Now, herein lies the analogy between the simplest form of landscape construction and the foreground or figure subject. The framework of both is the pyramid, or what is termed the structure of physical stability. In the landscape the pyramid lies on its side, the apex receding. It is the custom of some figure painters to construct entirely in pyramids, the smaller items of the picture resolving themselves into minor pyramids. In the single figure picture—the portrait, [pg 89] standing or sitting—the pyramidal form annihilates the spaces on either side of the figure, which, paralleling both the sides and the frame, would leave long quadrilaterals in place of diminishing segments.
Whether the pyramid is in perspective or one described on the foreplane of a picture, the principle is, leading lines should carry the eye into the picture or toward the subject, a point touched upon in the preceding chapter.

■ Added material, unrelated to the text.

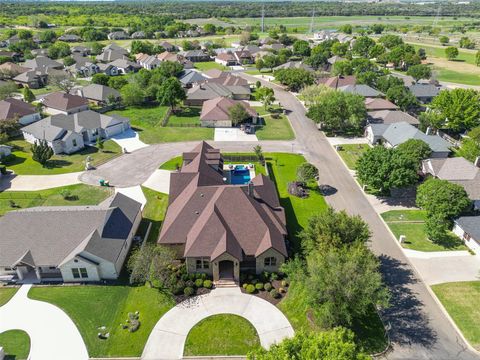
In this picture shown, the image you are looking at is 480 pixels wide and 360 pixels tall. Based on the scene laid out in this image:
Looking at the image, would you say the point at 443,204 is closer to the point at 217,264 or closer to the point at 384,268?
the point at 384,268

When reverie begins in a picture, one's vision involuntarily makes a circuit of the items presented, starting at the most interesting and widening in its review toward the circumference, as ring follows ring when a stone is thrown into water. The items of a picture may arrange themselves in elliptical form, and the circuit may bend back into the picture; or the form may be described on a vertical plane, but the circuit should be there, and if two circuits may be formed the reverie will continue that much longer. The outer circuit finished, the vision may return to the centre again. If in a landscape, for instance, the interest of the sky dominates that of the land, the vision will centre there and come out through the foreground, and it is important that the eye have such a course marked out for it, lest, left to itself, it slip away through the sides, and the continuous chain of reverie be broken.
It is interesting to note in what cycles this great wheel of circular observation revolves, directing the slow revolution of our gaze.

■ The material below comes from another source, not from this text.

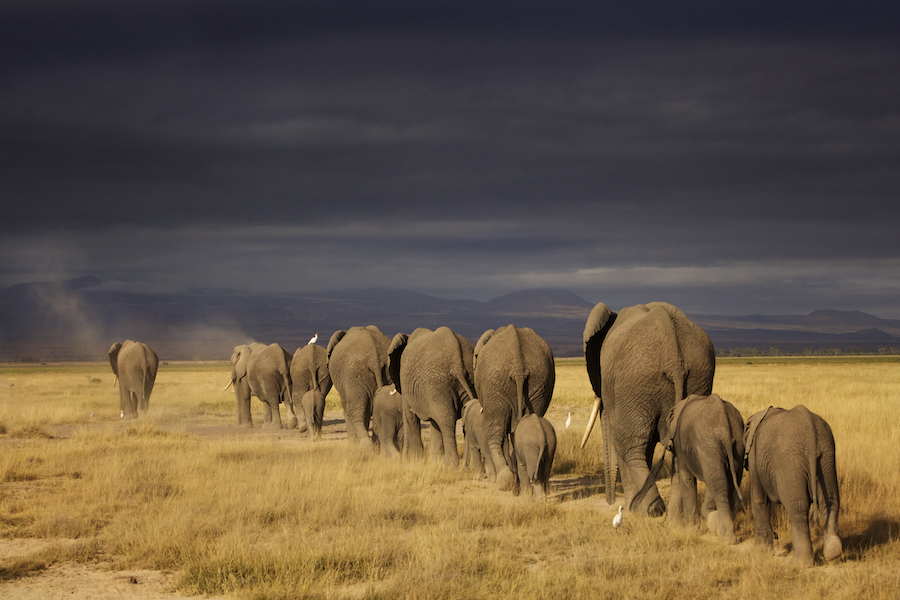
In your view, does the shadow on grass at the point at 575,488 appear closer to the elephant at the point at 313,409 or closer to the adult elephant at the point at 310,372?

In one picture it takes us from the corner of [pg 90] the canvas to the extreme distance and thence in a circuit back; in another it moves on a flat plane like an ellipse in perspective. Again, first catching the eye in the centre, it unfolds like a spiral.

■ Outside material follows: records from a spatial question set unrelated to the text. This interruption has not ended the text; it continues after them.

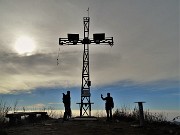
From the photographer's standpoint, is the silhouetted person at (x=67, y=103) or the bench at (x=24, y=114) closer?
the bench at (x=24, y=114)

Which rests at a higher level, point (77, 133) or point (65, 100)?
point (65, 100)

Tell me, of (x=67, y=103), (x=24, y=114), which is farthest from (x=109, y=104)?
(x=24, y=114)

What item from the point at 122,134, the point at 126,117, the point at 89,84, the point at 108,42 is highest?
the point at 108,42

Much of a painter's attention is given to keeping his edges so well guarded that the vision in its circuit may be kept within the canvas. A large proportion of the changes which all pictures pass through in process of construction is stimulated by this consideration—how to stop a wayward eye from getting too near the edge and escaping from the picture. When every practical device has been tried, as a last resource the centre may be strengthened.
In order to settle this point to the student's satisfaction no better proof could be suggested than that he paint in black and white a simple landscape motif, with no attempt to create a focus, with no suppression of the corners and no circuit of objects—a landscape in which ground and sky shall equally divide the interest. He may produce a counterfeit of nature, but the result will rise no higher in the scale of art than a raw print from the unqualified negative in photography. The art begins at that point, and consists in the production of unity, in the establishment of a focus, in the subordination of parts by the establishment of a scale of relative values, and in a continuity of progression from one part to another. The procedure will be somewhat as follows: Decision as to whether the sky or ground shall have right of way; the production [pg 93] of a centre and a suppression of contiguous parts; the feeling after lines which shall convey the eye away from the focal centre and lead it through the picture, a groping for an item, an accent, or something that shall attract the eye away from the corner or side of the picture, where, in following the leading lines, it may have been brought, and back toward the focus again. Here then, will have been described the circuit of which we speak. In the suppression of the corners the same instinct for the elliptical line has been followed, for the composition, by avoiding them, describes itself within the inner space.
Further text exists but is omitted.